Tesla Driving Logs Contradict New York Times Claims - reneherse
http://www.wired.com/autopia/2013/02/tesla-logs-nytimes/

======
lutusp
I expected this (<http://news.ycombinator.com/item?id=5209596>). A few days
ago when I read Musk's claim that the computer log contradicted Broder, I
realized Musk would have to be crazy to make claims that might later be
contradicted by the computer records, and therefore his account was likely to
be true.

And it seems it is. Apparently the desire to tell a damning story about the
Tesla is overwhelming, as it was in an earlier case that resulted in Musk's
decision to turn on logging for media-driven cars. This time the log has
prevented a classic "he said, she said" controversy.

The Tesla might have problems in cold climates, the special charging stations
might be too far apart for convenient wintertime operations (as Musk has
acknowledged), but according to this result, the Broder account isn't a useful
evaluation of the car.

What a position Tesla Motors is in.
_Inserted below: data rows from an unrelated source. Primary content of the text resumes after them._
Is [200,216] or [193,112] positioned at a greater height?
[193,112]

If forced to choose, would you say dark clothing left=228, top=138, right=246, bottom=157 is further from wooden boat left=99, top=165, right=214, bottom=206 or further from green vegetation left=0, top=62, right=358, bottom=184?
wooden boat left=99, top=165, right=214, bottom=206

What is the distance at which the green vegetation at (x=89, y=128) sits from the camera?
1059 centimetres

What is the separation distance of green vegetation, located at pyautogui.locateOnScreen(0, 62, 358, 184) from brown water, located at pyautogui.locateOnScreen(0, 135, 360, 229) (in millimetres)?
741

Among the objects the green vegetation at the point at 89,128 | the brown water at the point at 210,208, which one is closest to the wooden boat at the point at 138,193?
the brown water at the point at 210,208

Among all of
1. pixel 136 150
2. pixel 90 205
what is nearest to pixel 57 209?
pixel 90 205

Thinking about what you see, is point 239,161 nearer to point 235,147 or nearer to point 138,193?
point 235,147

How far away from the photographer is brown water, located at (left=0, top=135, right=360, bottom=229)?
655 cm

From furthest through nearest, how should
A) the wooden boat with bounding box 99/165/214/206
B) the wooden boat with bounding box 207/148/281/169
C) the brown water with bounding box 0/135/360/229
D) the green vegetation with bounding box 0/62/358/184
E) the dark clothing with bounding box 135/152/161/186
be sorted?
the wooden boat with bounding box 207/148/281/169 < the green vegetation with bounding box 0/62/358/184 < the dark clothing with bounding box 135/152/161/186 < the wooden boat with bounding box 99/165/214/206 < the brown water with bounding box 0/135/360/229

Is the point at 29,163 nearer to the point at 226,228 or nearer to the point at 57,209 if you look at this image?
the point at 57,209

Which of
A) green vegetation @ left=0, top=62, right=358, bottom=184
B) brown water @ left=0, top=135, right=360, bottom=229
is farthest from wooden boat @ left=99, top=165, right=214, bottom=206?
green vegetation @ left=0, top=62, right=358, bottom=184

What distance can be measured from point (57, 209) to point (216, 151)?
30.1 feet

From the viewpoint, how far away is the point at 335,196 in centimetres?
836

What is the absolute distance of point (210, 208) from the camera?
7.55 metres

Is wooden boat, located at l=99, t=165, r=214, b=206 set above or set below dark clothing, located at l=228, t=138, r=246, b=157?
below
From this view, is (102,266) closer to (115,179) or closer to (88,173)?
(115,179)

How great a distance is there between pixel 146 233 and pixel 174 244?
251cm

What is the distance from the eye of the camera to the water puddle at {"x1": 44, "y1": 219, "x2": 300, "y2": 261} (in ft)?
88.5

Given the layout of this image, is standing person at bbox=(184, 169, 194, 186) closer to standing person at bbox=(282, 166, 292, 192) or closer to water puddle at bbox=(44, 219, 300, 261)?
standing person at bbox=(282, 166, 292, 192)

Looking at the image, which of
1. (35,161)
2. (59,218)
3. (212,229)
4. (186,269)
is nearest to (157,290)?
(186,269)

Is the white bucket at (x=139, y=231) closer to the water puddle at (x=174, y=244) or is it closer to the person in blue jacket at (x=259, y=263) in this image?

If you only allow friends of the
technology to evaluate the car, the reports aren't meaningful or useful, but
if you let a "neutral" party perform an evaluation, the wish to report
something "interesting" is apparently irresistible.

Ten or twenty years from now, when battery technology has greatly improved,
this might all seem like a tempest in a teapot, but at the moment, without
computer logging, a few unchallenged reports like Border's could destroy
Tesla's chance to produce an early example of a promising new technology.